Until recently, the Internet has been associated with a mere network of interconnected computers that allowed us to communicate and access multimedia content. But that classic concept of the Internet has completely lost its validity. Since the appearance and rise of mobile devices and the subsequent appearance of smart devices, the Internet has grown exponentially, incorporating millions of new machines and electronic goods capable of capturing, processing, and exchanging data.


We’re definitely witnessing a fascinating time of rapid technological development in which innovations such as mobile devices, 5G networks, or machine learning are converging and subsequently pushing the expansion and evolution of IoT even further.


Last year, I was able to attend the Consumer Electronics Show, and I can tell you those innovations are already here to change our daily routines for good. I’m talking about things like Internet-connected appliances that will warn us when we run out of milk or TVs that we can use not only to watch our favorite online content but also for our workout, being able to estimate how many calories we burn with that workout.


Let me drop back a moment and ask what attracted you to this field.


I’m from Galicia, in Spain, and I went to school at the University of Vigo there. And when I finished my bachelor's degree in computer science, I started working as an intern in the SI6 Computer Graphics and Multimedia Lab. The projects that we had were all basically aimed at the development of graphics-based multimedia interactive tools. That's how I started getting interested in the relationship between machines—in this case computers—and users.


That led me to a project—this was in 2009—of creating some kind of interactive application that could allow the user to design a cabinet in an easy way. In Spain, it is very typical to create custom cabinets for your home. But it's kind of tricky because typically the designs are done using CAD software, which is very technically demanding. So my main goal was to come up with something that my mom or I could use to design the cabinet for our home, and then just send an order to the cabinet manufacturer, shortening the whole manufacturing chain.


What I came up with was a mobile application that provided the user with a touch-based experience—the user could, just with a finger, interactively design the cabinet. That was my first contact with mobile IoT work.


Did you do that as part of your Ph.D. work?


No, but let’s say that was my first research project in the lab, and that led to my Ph.D. One of the greatest problems of the users when they start a new cabinet design is having an idea. It's very complicated for many people to face what I call the “blank-sheet issue.”


So what I wanted was to make kind of a “recommender system” that could suggest several proposals to the user—several designs based on their particular needs. Let's say 20 percent of a user’s clothes are jackets, 50 percent are trousers, and 25 percent are T-shirts. That person has a style that is completely different from, say, a businessman. So the distribution inside his cabinet is going to be pretty different from the distribution inside a businessman’s cabinet. A big goal of my Ph.D. thesis was to come up with an algorithm that could automatically generate the distribution of the cabinet, allowing the user to customize the cabinet for his own wardrobe.


Once I successfully defended my Ph.D. dissertation, I started working in a company in the private sector as head of development of the mobile department. What we did was develop tons of different and tailored mobile applications.

→ Stored dataset items:
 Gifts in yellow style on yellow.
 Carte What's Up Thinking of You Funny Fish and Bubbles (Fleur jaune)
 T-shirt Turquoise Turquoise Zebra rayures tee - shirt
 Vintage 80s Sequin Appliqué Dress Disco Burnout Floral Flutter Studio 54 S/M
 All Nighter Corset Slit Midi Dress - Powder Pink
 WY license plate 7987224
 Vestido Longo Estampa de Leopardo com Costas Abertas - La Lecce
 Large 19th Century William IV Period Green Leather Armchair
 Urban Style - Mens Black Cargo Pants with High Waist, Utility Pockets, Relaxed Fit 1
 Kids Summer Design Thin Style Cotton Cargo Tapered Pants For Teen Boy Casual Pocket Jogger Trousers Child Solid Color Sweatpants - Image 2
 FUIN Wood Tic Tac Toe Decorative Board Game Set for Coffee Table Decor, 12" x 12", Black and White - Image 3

→ Your assignment:
According to the interview excerpt, in which lab did the speaker work as an intern after finishing a bachelor's degree in computer science? These records have no connection to the interview excerpt.

→ Worked solution:
The SI6 Computer Graphics and Multimedia Lab.